Sea Change in EU Trade Policy



Hanns Günther Hilpert | SWP | German Institute for International and Security Affairs

Opportunities for diversification in the Indo-Pacific

Europe’s trade policy is heading for a sea change. But it is not Putin’s war of aggression against Ukraine that is the main reason for this development. Rather, there are long-term influencing factors at work here: the WTO-centred multilateral trade order is visibly eroding. Protectionism is on the rise around the globe. World trade is growing only marginally or is even stagnating. Globalization is undergoing a transformation whose outcome is uncertain. And international trade is increasingly being instrumentalized for political purposes. In February 2021, the European Commission responded to these structural upheavals by announcing an “open, sustainable and assertive trade policy”. However, there has so far been uneven progress towards implementing the objectives included in the new trade policy strategy. While the EU’s intention to strengthen both Europe’s assertiveness and the sustainability of trade is being realized through numerous new instruments and measures, its promise of openness and liberalization remains unfulfilled for the time being. In particular, the Indo-Pacific region beyond China would offer the German and European economies significant opportunities to tap new sources of raw materials and access reliable supplier networks and growing sales markets.
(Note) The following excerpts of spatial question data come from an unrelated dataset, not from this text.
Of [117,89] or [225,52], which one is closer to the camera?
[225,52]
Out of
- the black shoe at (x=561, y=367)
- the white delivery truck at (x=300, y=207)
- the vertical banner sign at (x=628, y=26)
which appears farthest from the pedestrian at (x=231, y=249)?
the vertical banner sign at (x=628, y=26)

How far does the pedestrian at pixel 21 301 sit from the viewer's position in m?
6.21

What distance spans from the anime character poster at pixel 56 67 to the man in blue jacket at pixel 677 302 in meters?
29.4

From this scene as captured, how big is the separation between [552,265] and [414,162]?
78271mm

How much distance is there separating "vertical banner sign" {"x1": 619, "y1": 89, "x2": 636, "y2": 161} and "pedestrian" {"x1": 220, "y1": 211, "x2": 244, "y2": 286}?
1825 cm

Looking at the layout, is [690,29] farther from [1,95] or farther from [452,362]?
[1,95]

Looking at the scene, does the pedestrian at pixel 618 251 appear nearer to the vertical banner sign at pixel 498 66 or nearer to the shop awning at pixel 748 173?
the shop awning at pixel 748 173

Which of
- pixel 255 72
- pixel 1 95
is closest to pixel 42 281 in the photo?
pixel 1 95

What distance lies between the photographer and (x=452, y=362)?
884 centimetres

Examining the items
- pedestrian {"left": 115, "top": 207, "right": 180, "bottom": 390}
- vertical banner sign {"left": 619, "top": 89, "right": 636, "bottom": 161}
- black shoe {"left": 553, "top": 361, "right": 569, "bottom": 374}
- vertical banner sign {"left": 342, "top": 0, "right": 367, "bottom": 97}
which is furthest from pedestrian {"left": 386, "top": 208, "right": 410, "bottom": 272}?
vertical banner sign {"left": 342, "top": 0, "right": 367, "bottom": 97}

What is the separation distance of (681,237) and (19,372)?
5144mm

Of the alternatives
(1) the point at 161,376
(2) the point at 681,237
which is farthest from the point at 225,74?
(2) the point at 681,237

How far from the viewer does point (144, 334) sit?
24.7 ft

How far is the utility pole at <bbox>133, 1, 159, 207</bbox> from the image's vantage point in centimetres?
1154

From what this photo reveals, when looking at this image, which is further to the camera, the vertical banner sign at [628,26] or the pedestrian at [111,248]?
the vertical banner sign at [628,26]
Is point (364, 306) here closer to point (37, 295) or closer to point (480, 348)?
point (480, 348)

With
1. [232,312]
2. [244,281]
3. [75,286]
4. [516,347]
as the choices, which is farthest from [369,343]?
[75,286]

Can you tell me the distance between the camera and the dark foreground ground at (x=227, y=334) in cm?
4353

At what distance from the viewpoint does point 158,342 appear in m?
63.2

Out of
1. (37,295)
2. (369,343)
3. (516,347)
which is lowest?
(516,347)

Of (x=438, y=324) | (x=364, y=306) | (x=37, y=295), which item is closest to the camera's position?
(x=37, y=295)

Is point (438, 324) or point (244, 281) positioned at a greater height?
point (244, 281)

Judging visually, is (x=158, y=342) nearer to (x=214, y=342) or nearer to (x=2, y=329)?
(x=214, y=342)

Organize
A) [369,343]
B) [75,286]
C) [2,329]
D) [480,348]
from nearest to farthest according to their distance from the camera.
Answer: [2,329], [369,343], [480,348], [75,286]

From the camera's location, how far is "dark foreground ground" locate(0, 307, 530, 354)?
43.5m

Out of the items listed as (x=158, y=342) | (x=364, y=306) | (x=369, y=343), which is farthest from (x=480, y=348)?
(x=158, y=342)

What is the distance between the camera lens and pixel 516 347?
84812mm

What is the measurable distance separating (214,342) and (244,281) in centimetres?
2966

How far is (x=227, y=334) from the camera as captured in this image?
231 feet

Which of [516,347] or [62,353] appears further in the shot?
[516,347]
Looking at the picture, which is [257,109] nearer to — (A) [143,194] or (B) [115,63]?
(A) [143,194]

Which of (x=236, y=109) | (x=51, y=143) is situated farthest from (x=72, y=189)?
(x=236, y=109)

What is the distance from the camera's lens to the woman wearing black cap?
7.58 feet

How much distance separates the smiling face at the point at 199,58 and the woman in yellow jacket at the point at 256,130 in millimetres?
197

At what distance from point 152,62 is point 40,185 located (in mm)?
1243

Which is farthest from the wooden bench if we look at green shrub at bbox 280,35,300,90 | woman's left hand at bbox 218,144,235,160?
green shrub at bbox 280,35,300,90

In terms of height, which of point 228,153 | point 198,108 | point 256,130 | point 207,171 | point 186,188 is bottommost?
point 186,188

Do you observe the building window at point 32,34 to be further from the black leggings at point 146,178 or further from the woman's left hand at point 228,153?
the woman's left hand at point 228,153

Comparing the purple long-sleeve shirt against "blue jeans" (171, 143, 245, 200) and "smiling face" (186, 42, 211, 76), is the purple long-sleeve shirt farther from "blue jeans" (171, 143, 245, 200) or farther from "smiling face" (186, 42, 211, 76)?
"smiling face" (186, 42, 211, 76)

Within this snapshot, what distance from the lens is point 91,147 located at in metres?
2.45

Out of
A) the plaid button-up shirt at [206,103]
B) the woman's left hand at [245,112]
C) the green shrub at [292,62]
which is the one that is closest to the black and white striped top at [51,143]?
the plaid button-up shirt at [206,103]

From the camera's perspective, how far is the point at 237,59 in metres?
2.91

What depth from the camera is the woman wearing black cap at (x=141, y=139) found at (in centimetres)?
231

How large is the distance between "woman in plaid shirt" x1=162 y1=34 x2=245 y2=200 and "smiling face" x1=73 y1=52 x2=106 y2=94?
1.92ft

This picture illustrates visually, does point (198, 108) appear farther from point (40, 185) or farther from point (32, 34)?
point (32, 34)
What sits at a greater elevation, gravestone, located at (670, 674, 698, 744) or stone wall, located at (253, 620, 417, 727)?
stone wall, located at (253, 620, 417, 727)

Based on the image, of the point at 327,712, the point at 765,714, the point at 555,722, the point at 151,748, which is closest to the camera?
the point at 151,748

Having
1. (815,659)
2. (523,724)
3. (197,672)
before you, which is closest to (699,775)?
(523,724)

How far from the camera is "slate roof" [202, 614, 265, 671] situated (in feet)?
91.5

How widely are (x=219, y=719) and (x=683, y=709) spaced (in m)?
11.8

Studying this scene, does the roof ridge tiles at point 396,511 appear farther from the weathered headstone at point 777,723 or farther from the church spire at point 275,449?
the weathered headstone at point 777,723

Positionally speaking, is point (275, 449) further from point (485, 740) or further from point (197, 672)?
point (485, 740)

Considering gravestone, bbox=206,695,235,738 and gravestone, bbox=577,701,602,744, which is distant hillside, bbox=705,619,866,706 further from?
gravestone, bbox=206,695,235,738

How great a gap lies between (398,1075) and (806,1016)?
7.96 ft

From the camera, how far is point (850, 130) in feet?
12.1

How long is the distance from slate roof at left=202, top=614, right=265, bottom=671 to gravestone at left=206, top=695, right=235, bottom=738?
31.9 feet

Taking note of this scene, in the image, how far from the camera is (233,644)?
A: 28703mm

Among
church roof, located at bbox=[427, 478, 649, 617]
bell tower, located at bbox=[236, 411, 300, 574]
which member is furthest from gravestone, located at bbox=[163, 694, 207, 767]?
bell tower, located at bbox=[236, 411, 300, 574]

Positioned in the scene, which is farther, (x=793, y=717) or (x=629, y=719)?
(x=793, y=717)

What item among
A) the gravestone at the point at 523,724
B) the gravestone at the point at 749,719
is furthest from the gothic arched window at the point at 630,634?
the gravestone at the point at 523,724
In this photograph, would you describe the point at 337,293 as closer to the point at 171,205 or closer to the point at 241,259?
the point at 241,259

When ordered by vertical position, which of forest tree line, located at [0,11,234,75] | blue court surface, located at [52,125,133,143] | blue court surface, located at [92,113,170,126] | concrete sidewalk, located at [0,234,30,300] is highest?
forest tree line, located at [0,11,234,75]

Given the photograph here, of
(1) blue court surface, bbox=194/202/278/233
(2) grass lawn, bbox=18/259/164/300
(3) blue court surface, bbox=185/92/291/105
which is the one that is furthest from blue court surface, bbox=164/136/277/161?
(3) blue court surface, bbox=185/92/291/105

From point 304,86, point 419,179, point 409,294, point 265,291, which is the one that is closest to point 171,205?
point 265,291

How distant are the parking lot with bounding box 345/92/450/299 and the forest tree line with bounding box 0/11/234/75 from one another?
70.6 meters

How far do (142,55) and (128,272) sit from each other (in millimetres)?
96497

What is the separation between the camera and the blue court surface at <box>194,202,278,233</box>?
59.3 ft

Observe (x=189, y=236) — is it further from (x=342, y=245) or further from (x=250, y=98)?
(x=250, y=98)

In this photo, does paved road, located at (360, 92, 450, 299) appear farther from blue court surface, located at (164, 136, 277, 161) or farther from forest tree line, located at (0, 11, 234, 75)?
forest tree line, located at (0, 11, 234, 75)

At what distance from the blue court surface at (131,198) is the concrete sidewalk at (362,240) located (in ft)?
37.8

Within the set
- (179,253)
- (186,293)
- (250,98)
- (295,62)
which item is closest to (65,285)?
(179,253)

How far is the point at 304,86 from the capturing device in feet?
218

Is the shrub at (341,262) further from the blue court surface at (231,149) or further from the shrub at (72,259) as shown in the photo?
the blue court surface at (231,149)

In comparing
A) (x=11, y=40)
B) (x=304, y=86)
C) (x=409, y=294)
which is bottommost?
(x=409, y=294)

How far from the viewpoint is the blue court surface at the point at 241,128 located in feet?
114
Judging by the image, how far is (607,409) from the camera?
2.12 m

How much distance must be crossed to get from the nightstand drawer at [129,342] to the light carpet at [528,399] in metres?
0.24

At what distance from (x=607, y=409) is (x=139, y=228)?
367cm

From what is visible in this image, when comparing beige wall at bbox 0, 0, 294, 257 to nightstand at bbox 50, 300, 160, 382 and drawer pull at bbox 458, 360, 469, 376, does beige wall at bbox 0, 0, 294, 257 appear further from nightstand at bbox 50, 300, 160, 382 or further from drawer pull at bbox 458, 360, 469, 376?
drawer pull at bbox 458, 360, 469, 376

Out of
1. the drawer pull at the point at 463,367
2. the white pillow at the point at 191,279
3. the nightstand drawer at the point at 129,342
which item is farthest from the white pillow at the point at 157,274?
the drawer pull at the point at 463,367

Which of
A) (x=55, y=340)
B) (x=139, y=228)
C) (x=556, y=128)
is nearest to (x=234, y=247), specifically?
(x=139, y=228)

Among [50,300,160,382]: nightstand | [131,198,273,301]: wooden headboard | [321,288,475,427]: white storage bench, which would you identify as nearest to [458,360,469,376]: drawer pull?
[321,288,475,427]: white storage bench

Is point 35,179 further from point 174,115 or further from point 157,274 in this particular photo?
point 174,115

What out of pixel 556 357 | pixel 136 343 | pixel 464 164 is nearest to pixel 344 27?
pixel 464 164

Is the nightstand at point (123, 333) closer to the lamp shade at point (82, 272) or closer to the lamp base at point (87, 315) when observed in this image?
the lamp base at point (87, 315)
The EU’s response to the political and structural trade challenges of the 21st century has been quite remarkable. The following stand out as important steps towards European strategic autonomy: the EU foreign investment screening mechanism (10/2020), the anti-coercion instrument (12 /2021), the updated European industrial strategy focusing on climate neutrality and digital transformation (05 /2021), the European chip bill (02/2022) and the European supply chain draft law (02 / 2022). These laws and measures provide European industries and businesses with some protection against both unfair competition and nonEuropean trading partners that seek to put political pressure on the EU. Thus, they are manifestations of an emphatically defensive orientation of trade and industrial policy. But beyond these measures to protect companies and consumers, trade policy must not lose sight of international competition and global markets. It is important that European companies also take an offensive approach to accessing new supply and sales markets and reducing their obvious vulnerabilities in doing business with China.

Opportunities for a liberal foreign-trade policy

It would be wrong to conclude from the experience of the current existential geopolitical risks in foreign trade with Russia and China that globalization and the international division of labour need to be rolled back. On the contrary, cross-border trade in goods, the movement of services and foreign direct investment have all paved the way in recent decades for enormous growth in prosperity worldwide and have contributed significantly to overcoming underdevelopment and reducing poverty in the Global South. The deepening of the division of labour has enabled participating businesses to make significant increases in productivity. It has stimulated innovation, led to greater product diversity and may well have dampened inflationary trends at the same time. The opportunities for individual economic returns and the prosperity gains for society as a whole are too huge to even consider the dismantling of foreign trade and globalization as a desirable option, let alone allow it to become a dominant global trend.

As an economy particularly strongly interconnected with the world economy, Germany has benefited more from globalization in recent years than other industrialized countries of a comparable size. For this reason, it should be very interested in a Europe whose foreign trade is open and liberal. Trade policy efforts to improve protection against unfair competition and strengthen the resilience of domestic industry and supply chains need therefore to be complemented by an active liberalization policy – for example, concluding free-trade and sectoral agreements with non-European trading partners.


Dr Hanns Günther Hilpert is a Senior Fellow in the Asia Research Division at SWP.